David Andrew Weinberg, a specialist on Gulf affairs and a senior fellow at the Foundation for Defense of Democracies, said by going to war in Yemen, Saudi Arabia has let the sectarian genie out of the bottle again.
The war has “undoubtedly had a significant sectarian dimension to it, one the Saudis have nurtured over the years and now are forced to confront,” he said.
“Of course, Saudi officials claim that their participation in the operation has nothing to do with sectarianism, but while Saudi forces are busy bombing in the vast majority of Yemeni provinces, they have turned a blind eye as al-Qaida’s most dangerous branch has seized a major port city, perpetrated a mass jail break, captured military facilities, stolen millions in bank assets, and installed a puppet political leadership – exactly the sorts of things the Houthis were doing.”
Weinberg notes that the rhetoric inside Saudi Arabia about the operation also “fits the logic of sectarian hatred.”
Clerics such as Mohammed Arefe, Abdulaziz Fawzan, Omar al-Nasser, Saad al-Ateeq and others, who might not see eye to eye on various issues with the government, have nonetheless received perks and protection.
These clerics “have been inciting against the Houthis and other Shi’ites, calling them Safavids, rejectionists, or even rats.”
“A royally-appointed member of the Saudi Human Rights Commission’s board even warned Saudi employers this past year to avoid hiring Houthi infiltrators and their like – evidently a reference to Yemenis as a whole, who play a major role as migrant workers in the Saudi economy – lest they poison your coffee with filth and enchantments,” he said.

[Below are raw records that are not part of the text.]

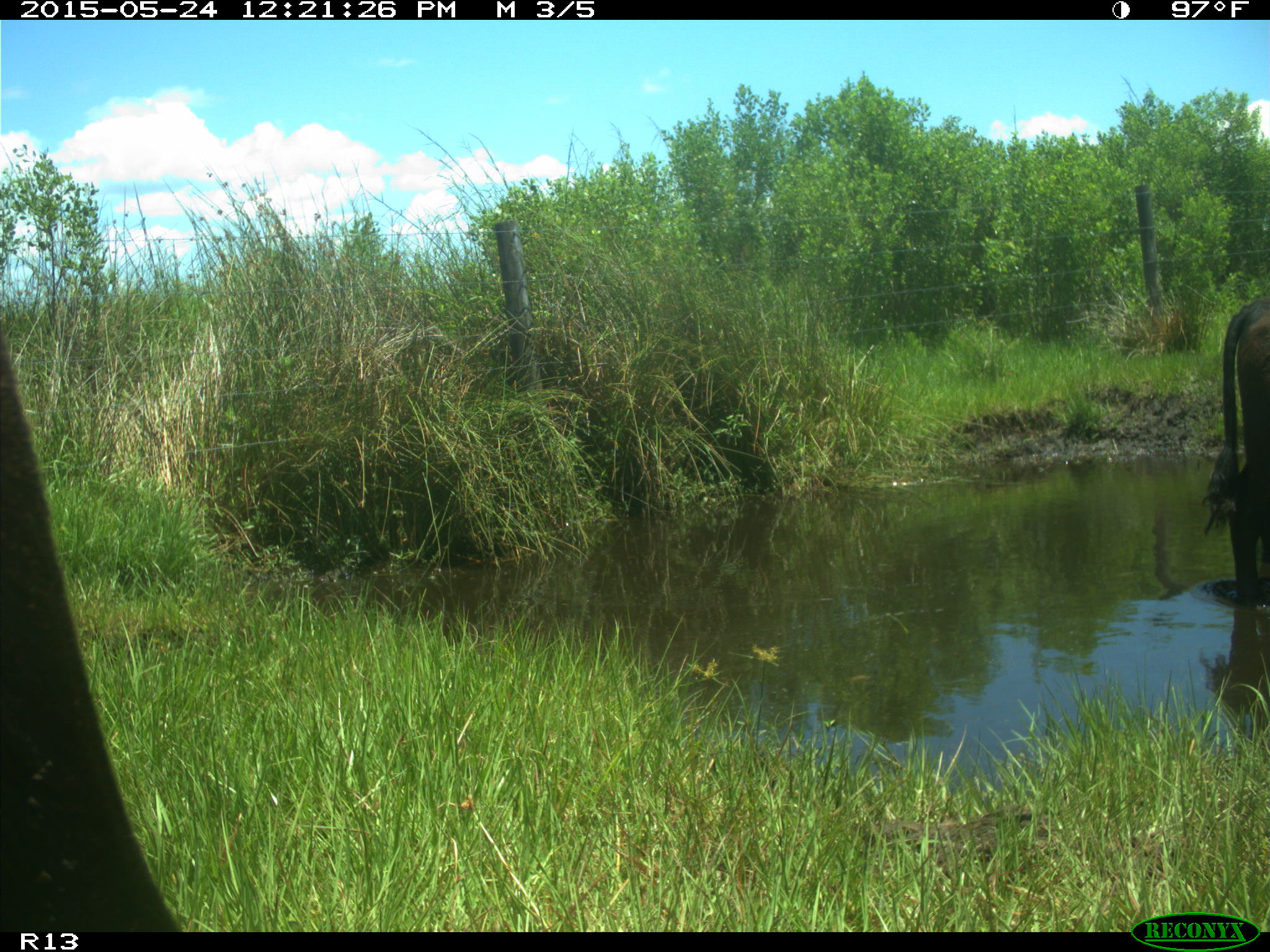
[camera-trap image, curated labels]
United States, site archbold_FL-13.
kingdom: Animalia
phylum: Chordata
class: Mammalia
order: Artiodactyla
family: Bovidae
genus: Bos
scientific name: Bos taurus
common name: domestic cow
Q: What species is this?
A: Bos taurus (domestic cow).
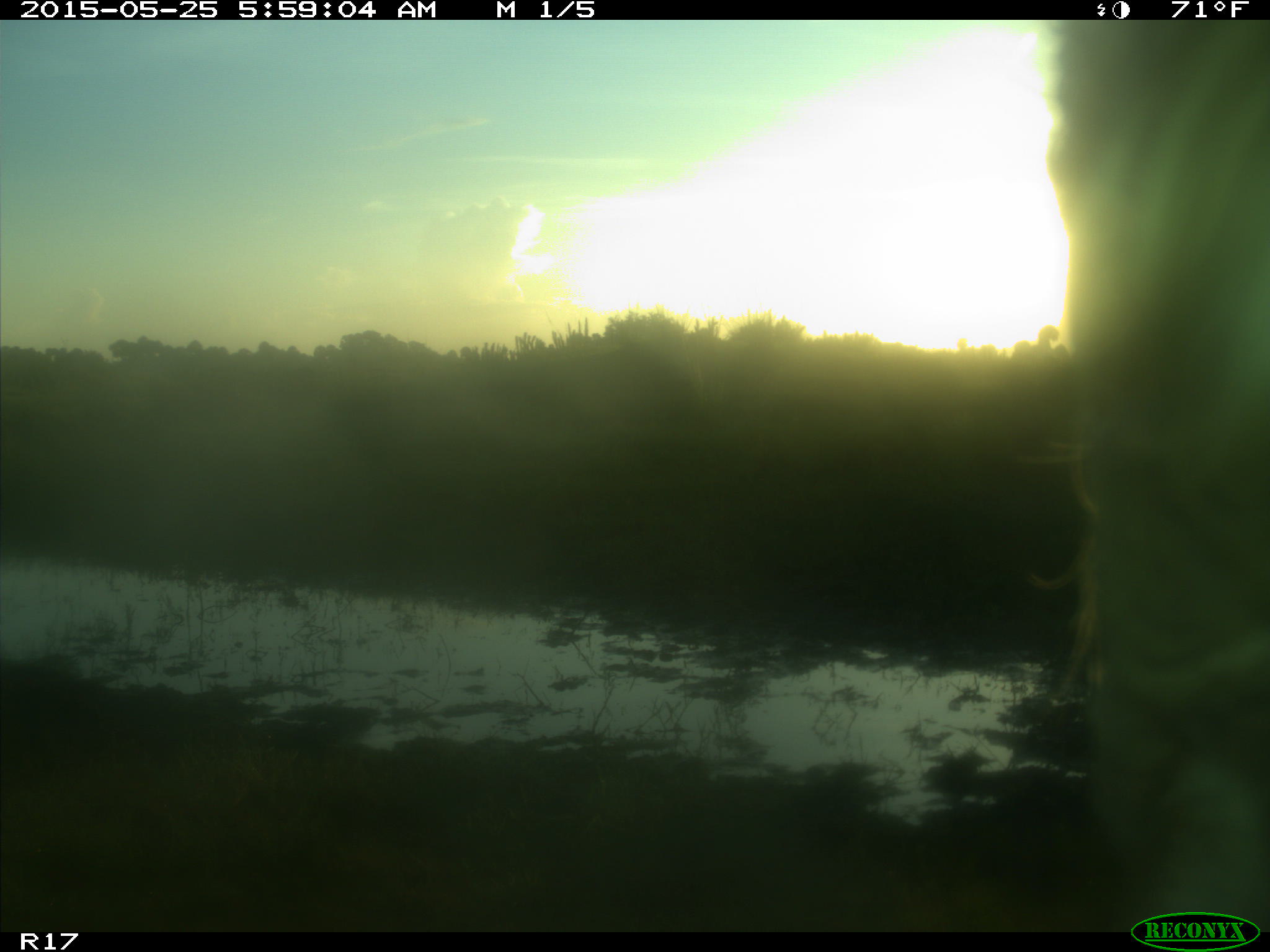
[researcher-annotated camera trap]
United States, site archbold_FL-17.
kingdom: Animalia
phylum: Chordata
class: Mammalia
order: Artiodactyla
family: Bovidae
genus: Bos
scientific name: Bos taurus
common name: domestic cow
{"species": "Bos taurus (domestic cow)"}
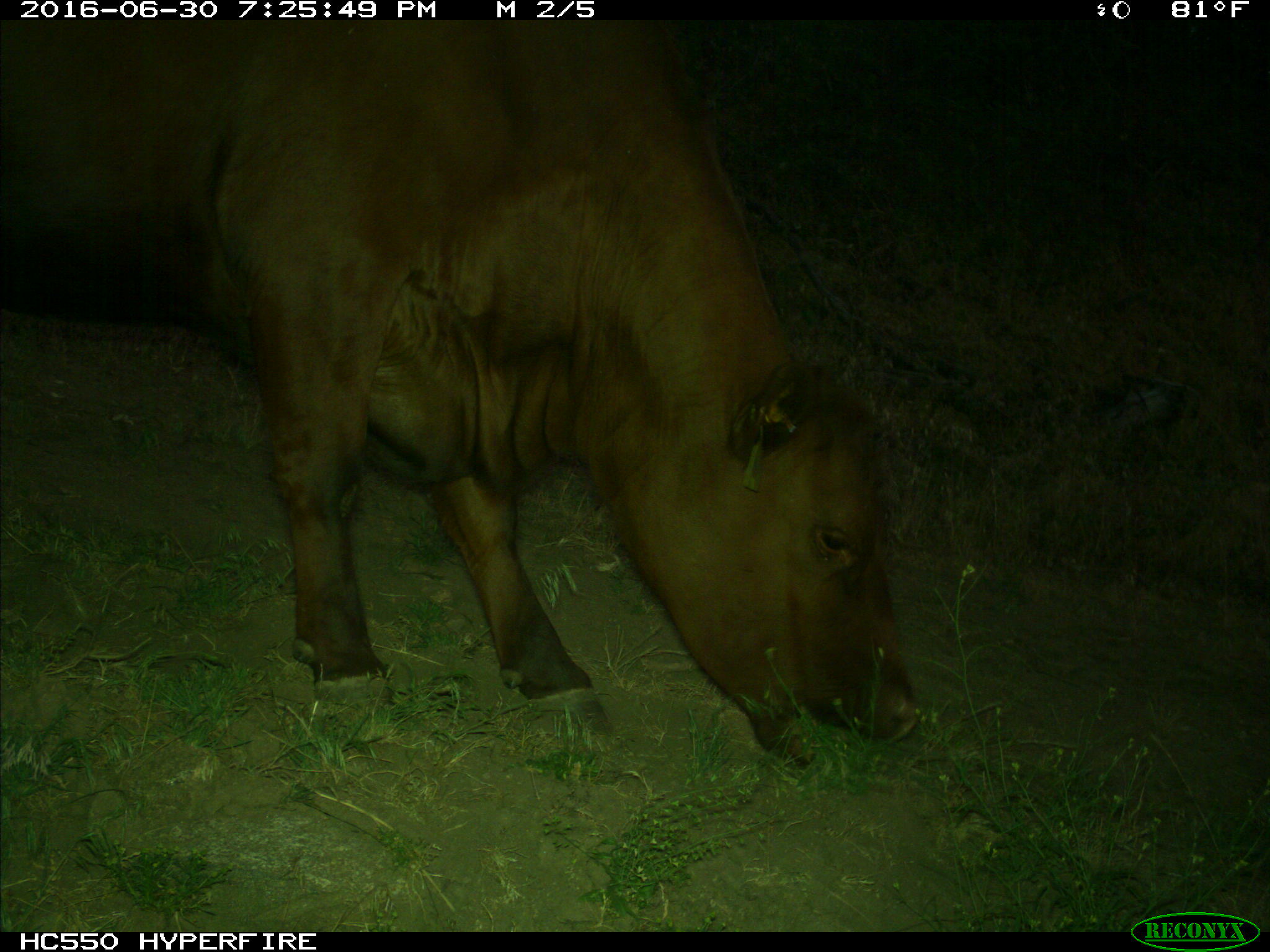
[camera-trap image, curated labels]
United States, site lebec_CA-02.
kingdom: Animalia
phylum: Chordata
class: Mammalia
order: Artiodactyla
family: Bovidae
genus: Bos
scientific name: Bos taurus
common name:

“And it’s not just religious leaders inciting against Shi’ites – for instance, the Sunni governor of Saudi Arabia’s Shi’ite heavy eastern province referred this month to Shi’ite instigators as descendants of Abdullah Ibn Saba, an apocryphal and derogatory figure used by Sunnis to blame the divergence of Shi’ite and Sunni Islam on the teachings of a Shi’ite convert from Judaism.”
Saudi Arabia has a history of allowing hateful rhetoric to flow whenever there are tensions with Iran. So despite the fact that the Saudis are officially at war with Islamic State in the US-led coalition, Saudi extremists at home are allowed to mouth off against Shi’ites.
This behavior also “encourages the sort of sectarianism that feeds recruitment and mobilization by Sunni terror groups that threaten the royal family,” said Weinberg.